One of the data flow transformations which is used for the data cleansing purposes is called the  Lookup Transform. We are going to explore the Lookup Transform in Sql Server 2005. There have been some enhancements in SQL Server 2008 which we are going to look into in future posts. The look up transform is very similar to that of the lookup tab in the data pump task in SQL Server 2000 DTS. This task is used to derive new columns based on the existing set of columns. This transform performs look up on an existing table based on the columns which are existing in the dataflow (incoming source). Let us explore more into this transform with the help of an example.

We will pick up a business use case scenario which is very common and we have faced it as well in our projects.  Let us consider a business scenario where we are getting an inbound file from a client and the file contains the health application records created on that particular day. Furthermore the file contains the City and the State Code but not the zip code. Our task is to look up the zip code by using the City and State Code Columns and populate our destination table. If the look up fails, then, we need to insert a -1 in the destination table.

For that we should have an already existing table in the database which stores the state code, city and the zip code. The following code block creates the table and populates it with the required data.

IF EXISTS(SELECT 1 FROM SYS.TABLES WHERE NAME ='lkpZipCode')

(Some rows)
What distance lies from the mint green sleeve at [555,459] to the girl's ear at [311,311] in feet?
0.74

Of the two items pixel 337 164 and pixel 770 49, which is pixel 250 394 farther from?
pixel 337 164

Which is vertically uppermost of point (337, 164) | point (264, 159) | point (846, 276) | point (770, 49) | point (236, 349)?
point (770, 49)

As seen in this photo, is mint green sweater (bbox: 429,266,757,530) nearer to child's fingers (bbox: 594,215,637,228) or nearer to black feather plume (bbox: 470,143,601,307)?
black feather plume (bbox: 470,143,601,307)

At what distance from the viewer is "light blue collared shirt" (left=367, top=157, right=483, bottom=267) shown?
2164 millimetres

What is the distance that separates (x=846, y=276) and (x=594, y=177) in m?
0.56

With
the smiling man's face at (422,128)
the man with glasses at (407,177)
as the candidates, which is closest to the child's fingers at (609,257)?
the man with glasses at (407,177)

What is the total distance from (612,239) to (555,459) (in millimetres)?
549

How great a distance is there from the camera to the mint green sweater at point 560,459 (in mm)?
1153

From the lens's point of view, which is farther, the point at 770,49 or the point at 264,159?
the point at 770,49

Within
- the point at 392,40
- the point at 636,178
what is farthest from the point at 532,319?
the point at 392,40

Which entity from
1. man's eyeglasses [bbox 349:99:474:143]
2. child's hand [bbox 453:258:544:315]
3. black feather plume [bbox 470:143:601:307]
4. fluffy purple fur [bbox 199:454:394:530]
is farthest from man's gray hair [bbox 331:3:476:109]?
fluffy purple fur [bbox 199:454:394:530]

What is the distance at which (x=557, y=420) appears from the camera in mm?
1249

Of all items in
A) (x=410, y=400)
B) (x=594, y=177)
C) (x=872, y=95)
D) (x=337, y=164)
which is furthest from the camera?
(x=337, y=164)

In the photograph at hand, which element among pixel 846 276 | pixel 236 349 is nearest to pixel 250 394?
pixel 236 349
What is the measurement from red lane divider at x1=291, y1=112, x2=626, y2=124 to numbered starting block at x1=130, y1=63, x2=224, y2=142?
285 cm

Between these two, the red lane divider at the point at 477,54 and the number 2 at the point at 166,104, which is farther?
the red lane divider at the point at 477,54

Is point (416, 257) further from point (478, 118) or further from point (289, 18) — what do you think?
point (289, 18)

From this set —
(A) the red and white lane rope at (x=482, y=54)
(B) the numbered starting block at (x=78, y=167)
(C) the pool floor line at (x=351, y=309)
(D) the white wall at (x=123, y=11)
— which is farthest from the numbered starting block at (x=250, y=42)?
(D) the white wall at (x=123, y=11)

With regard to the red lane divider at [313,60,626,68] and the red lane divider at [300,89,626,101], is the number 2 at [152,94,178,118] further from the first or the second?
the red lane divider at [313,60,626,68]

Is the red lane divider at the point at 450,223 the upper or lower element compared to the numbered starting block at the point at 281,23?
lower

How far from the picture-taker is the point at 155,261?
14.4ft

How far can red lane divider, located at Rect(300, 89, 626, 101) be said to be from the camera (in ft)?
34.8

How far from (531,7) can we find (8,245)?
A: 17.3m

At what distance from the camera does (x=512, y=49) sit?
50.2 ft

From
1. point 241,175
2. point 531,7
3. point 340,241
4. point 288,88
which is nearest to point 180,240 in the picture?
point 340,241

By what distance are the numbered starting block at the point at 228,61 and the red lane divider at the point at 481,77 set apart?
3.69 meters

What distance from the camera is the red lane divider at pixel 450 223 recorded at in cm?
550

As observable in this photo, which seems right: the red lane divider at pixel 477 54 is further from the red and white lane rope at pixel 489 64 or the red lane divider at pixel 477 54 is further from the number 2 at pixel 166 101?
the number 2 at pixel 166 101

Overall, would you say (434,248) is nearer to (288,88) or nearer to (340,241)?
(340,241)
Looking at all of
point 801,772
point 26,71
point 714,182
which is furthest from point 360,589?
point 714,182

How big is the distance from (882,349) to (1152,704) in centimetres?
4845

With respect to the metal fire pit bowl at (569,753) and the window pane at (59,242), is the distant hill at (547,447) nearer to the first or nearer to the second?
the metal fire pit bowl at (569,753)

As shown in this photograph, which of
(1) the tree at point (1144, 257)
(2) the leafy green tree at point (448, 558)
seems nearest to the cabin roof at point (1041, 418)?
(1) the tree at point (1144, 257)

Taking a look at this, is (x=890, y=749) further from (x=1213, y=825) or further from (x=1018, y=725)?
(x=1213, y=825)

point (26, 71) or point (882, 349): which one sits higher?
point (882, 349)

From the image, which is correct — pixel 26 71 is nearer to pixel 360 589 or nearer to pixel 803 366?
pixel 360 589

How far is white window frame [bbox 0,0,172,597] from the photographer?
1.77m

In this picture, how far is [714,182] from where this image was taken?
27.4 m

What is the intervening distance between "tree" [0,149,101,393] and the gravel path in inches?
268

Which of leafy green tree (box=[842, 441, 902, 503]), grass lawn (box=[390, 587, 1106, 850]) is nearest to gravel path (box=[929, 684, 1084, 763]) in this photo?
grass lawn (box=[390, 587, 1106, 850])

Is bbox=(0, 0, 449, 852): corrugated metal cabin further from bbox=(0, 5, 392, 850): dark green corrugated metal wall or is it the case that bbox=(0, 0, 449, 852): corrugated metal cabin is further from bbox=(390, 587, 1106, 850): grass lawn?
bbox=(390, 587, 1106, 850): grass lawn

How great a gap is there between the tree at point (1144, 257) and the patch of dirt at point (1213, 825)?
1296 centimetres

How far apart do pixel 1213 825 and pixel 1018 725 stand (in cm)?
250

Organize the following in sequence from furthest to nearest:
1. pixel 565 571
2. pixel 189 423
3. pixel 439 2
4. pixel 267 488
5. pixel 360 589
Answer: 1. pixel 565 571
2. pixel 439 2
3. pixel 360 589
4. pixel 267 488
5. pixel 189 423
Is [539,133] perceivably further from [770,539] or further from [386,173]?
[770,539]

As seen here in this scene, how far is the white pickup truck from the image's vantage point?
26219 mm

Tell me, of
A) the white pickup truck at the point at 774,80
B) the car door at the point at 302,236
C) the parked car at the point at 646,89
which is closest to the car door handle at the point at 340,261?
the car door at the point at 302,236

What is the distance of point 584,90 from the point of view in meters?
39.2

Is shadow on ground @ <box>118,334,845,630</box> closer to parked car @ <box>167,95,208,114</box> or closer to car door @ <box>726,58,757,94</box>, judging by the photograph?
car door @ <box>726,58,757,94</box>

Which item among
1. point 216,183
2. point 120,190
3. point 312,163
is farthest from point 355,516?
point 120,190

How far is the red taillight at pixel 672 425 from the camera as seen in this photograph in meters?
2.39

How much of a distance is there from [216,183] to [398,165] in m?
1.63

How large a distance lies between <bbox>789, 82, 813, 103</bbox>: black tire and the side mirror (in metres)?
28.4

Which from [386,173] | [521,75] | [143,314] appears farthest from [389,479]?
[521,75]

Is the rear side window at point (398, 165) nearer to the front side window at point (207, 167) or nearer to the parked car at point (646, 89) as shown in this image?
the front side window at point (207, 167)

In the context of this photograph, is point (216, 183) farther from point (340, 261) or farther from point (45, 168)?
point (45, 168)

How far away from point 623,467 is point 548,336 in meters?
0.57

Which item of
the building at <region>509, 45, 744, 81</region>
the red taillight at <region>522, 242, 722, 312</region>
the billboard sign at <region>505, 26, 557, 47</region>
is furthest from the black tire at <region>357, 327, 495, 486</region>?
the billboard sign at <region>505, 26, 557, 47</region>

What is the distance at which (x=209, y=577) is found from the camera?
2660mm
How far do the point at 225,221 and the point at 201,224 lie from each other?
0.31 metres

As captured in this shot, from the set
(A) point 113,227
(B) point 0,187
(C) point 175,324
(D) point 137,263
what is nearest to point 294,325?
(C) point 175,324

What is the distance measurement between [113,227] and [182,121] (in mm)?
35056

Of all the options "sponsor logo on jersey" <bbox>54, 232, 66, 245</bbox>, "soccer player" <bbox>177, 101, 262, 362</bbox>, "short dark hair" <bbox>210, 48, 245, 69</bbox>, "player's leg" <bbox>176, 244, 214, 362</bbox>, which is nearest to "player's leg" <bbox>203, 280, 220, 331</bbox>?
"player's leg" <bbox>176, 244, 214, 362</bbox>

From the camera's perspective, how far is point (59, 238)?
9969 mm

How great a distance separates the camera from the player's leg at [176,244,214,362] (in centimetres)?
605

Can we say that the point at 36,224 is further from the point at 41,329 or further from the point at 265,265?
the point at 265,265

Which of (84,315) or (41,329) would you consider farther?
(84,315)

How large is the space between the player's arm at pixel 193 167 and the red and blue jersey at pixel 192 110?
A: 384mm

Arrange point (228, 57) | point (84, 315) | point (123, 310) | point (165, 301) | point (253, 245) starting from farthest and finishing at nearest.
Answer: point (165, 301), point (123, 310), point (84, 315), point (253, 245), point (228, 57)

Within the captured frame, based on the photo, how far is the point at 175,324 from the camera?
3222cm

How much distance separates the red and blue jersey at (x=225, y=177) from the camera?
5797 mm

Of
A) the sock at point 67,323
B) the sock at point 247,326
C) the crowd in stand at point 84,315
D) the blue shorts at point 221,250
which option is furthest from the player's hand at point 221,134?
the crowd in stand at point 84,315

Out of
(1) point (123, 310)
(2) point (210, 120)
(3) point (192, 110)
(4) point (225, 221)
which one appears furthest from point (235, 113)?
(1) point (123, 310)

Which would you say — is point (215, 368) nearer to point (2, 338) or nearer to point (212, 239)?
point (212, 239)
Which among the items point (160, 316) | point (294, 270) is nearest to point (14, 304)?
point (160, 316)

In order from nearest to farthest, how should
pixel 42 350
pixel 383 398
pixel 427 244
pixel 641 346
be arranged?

▶ [WRITTEN INSTRUCTION]: In the Lookup Transform excerpt, write out word for word the stretch from "We will pick" through "WHERE NAME ='lkpZipCode')". Rely only on the Lookup Transform excerpt for your answers.

▶ [WRITTEN REPLY]:
We will pick up a business use case scenario which is very common and we have faced it as well in our projects.  Let us consider a business scenario where we are getting an inbound file from a client and the file contains the health application records created on that particular day. Furthermore the file contains the City and the State Code but not the zip code. Our task is to look up the zip code by using the City and State Code Columns and populate our destination table. If the look up fails, then, we need to insert a -1 in the destination table.

For that we should have an already existing table in the database which stores the state code, city and the zip code. The following code block creates the table and populates it with the required data.

IF EXISTS(SELECT 1 FROM SYS.TABLES WHERE NAME ='lkpZipCode')